Question

If force $F=(500-100t)$ , then impulse as a function of time will be:
A) $500t-50{{t}^{2}}$
B) $50t-10$
C) $50-{{t}^{2}}$
D) $100{{t}^{2}}$

Answer 1

A force is any interaction that, when unopposed, will change the motion of an object. A force can change the state of rest or the state of motion of an object. We generally conceive force in the form of a push or a pull. Impulse is created when a force acts on a body for a small period.

Formula Used:
$F=\dfrac{dP}{dt}$ and $\int{dP}=\int{Fdt}$

Complete step by step solution:
In classical physics, the impulse is the integral of a force $F$ , over a time interval $t$ .
Mathematically we can say that $F=\dfrac{dP}{dt}$ where $dP$ is the change in impulse over an infinitesimal time interval $dt$ .
Taking the denominator to the left-hand side, we can say that $dP=Fdt$
Now, integrating both sides, we can say that $\int{dP}=\int{Fdt}$
Substituting the values, we can express the relation as $\int{dP}=\int{(500-100t)dt}$
Solving this integration, we get $P=500t-100\left( \dfrac{{{t}^{2}}}{2} \right)+c$
Simplifying the above result, we can say that $P=500t-50{{t}^{2}}+c$ , where $c$ is the Integration constant
Initially, that is, at the time $t=0$ force $F=500$
Since force is constant, the impulse must be $0$
Satisfying the above condition into the impulse expression obtained, we deduce that the value of Integration constant $c=0$.
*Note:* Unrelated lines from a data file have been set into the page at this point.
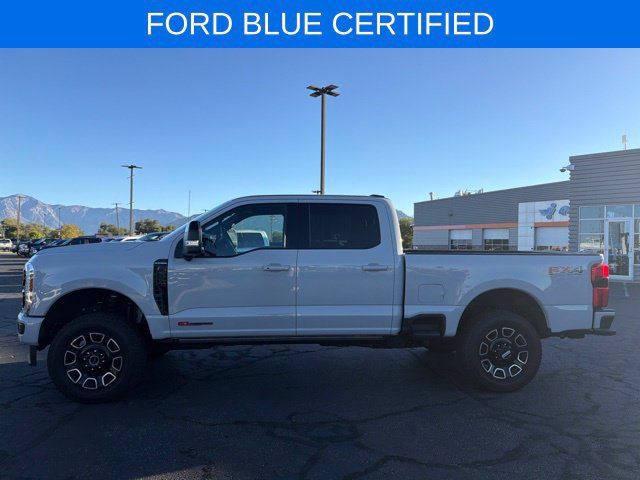 Used 2026 Ford F350 Platinum AWD/4WD image 14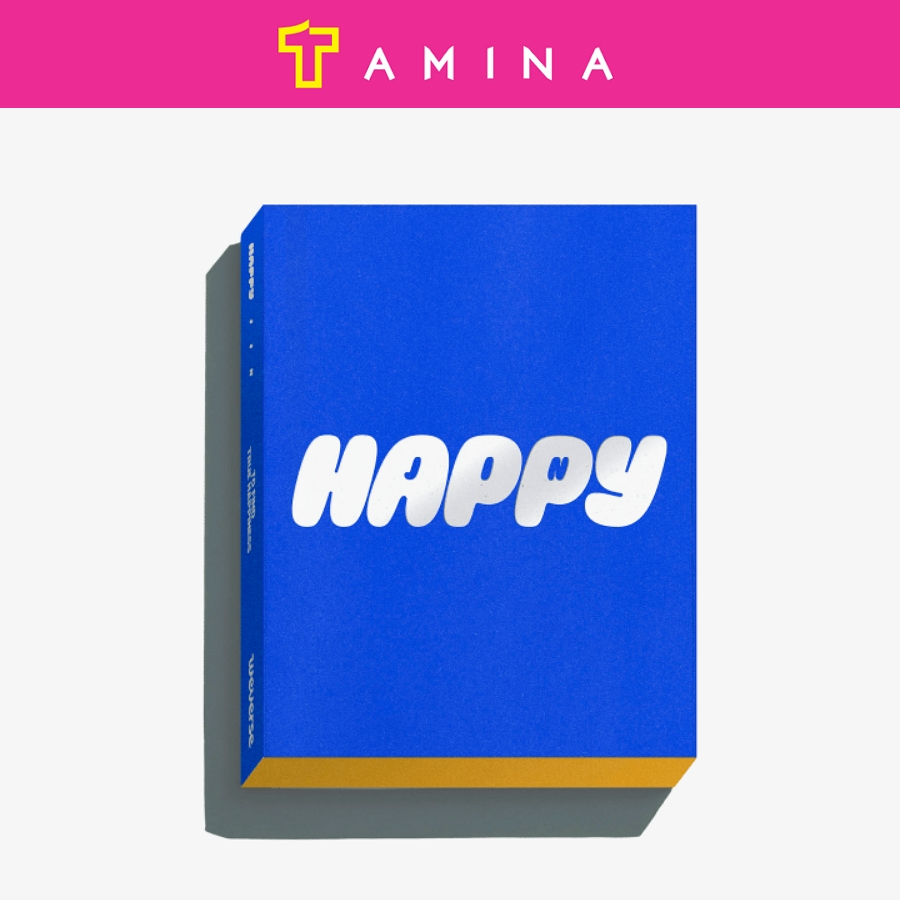 JIN (BTS)/Happy (Weverse Ver.) ［ミュージックカード］＜完全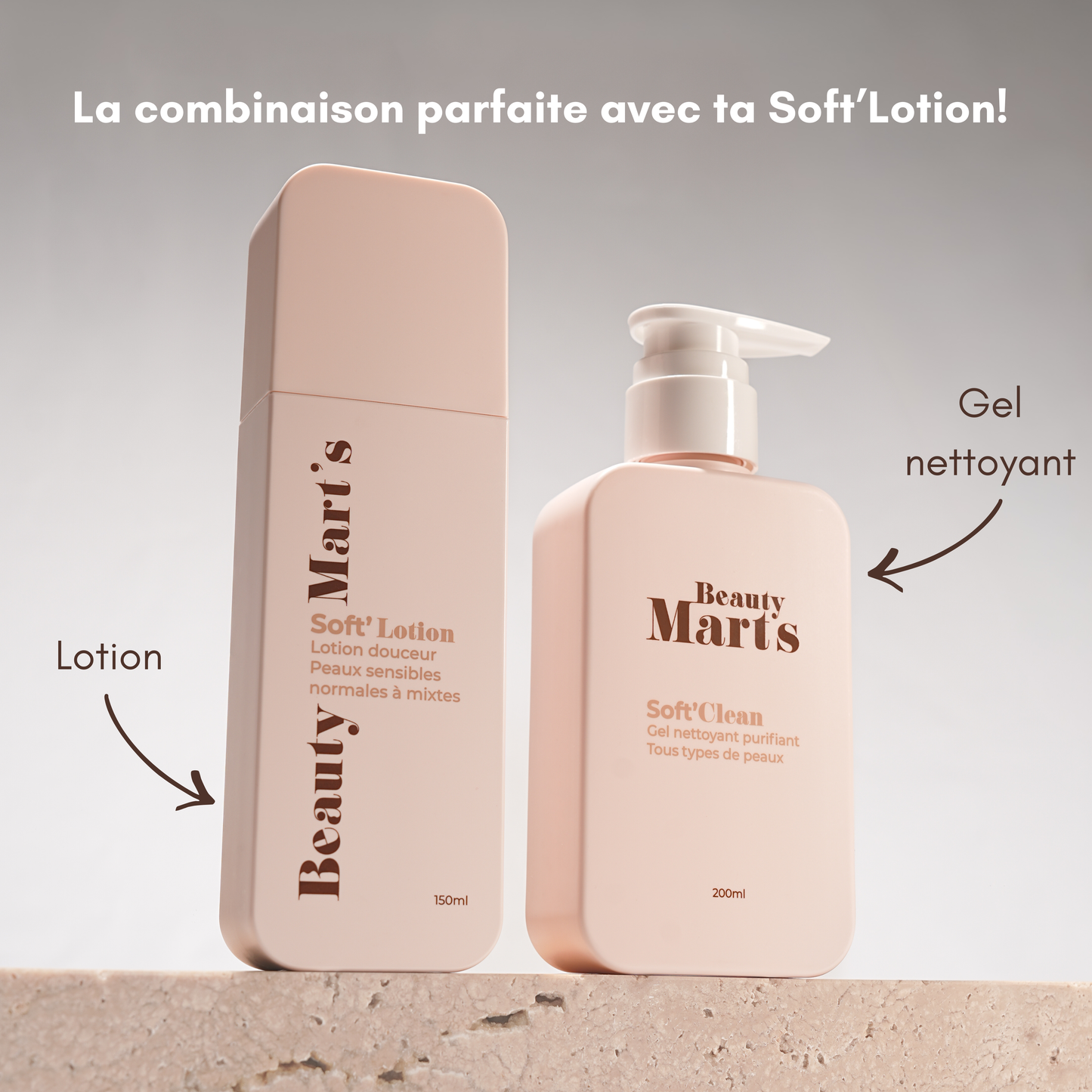 Soft'Lotion - Lotion/Toner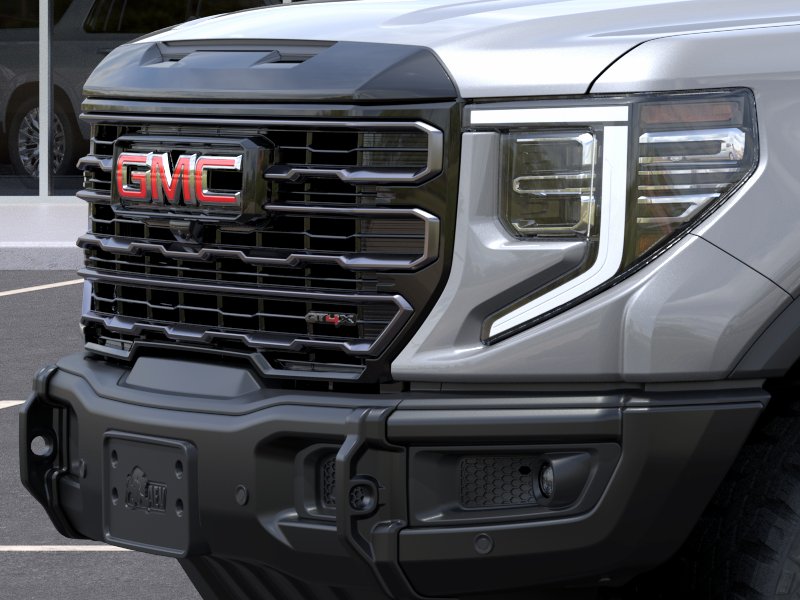 3GTUUFE89TG347088 2026 GMC Sierra 1500 Crew Cab, Short Bed, AT4X, 4WD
Hence, option (A) is the correct answer.

Note: Alternatively, the impulse can be calculated by finding the change in the momentum of the object. Since force is equal to mass times acceleration and acceleration can be expressed as the rate of change of velocity with time. Through cross multiplication of the denominator, we get that force times the change in time is equal to mass times the change in velocity, that is, $F\Delta t=m\Delta v$ .